Directions:
What is needed is an exact copy of the lines in the listing below, from the one with "Follow the order from 1 to 4" up to and including the one with "Stuff the pusher back into place", with no other lines.

Source data:
++++++

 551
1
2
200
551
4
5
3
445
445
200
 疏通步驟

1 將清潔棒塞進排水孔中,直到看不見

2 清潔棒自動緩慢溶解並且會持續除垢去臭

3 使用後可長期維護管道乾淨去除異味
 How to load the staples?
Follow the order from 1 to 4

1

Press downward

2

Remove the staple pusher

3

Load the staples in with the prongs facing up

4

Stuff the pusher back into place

++++++

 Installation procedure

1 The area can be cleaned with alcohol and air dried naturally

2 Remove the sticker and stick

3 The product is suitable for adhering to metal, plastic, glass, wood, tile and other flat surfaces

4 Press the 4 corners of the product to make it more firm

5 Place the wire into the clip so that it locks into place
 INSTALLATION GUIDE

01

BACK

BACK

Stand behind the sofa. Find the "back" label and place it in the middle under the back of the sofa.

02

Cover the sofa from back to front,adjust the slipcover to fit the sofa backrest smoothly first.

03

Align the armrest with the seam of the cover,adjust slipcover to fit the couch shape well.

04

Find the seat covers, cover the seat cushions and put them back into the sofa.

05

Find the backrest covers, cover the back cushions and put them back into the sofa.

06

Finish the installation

++++++

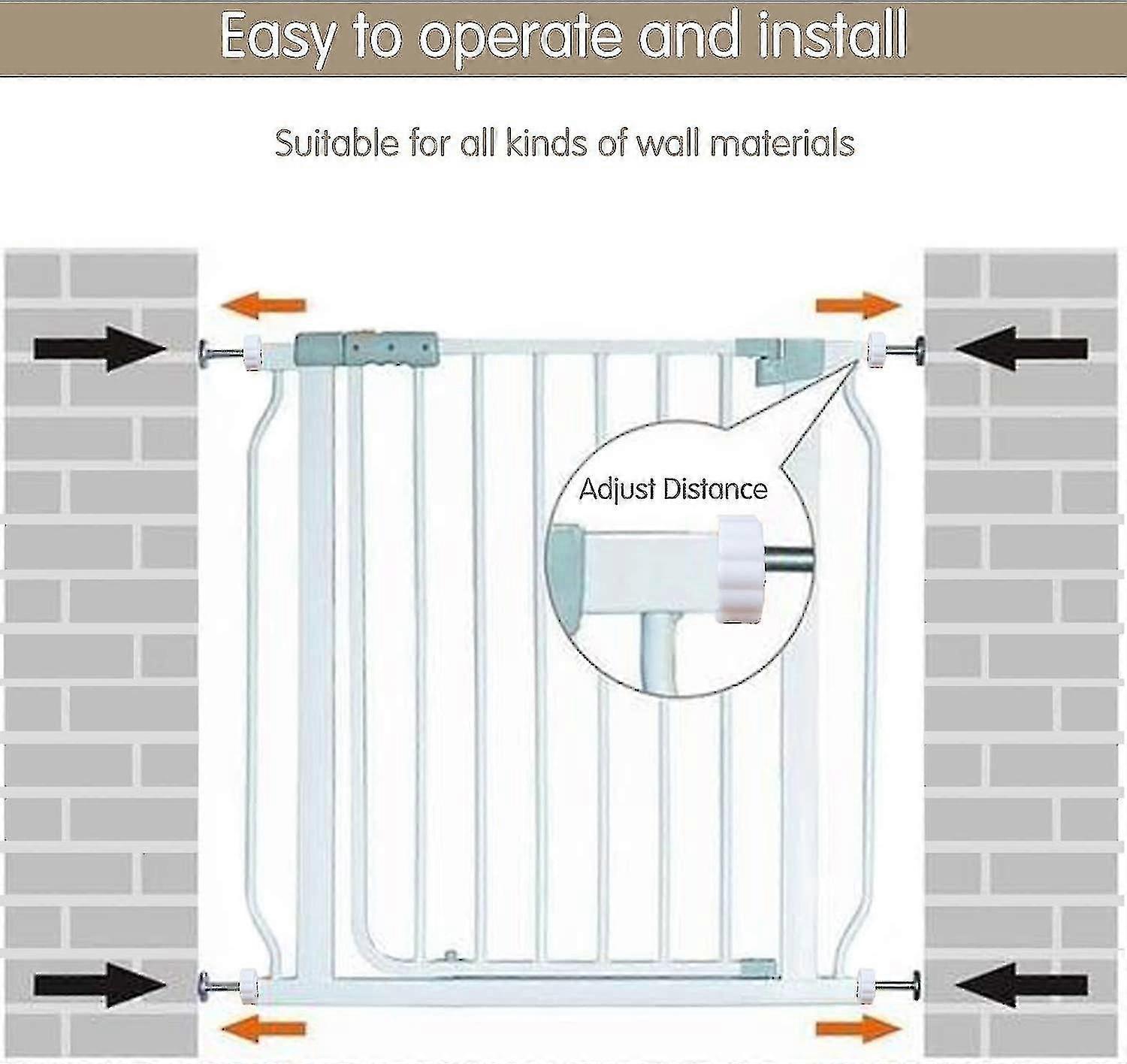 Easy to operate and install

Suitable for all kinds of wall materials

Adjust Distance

++++++

Task response:
Follow the order from 1 to 4

1

Press downward

2

Remove the staple pusher

3

Load the staples in with the prongs facing up

4

Stuff the pusher back into place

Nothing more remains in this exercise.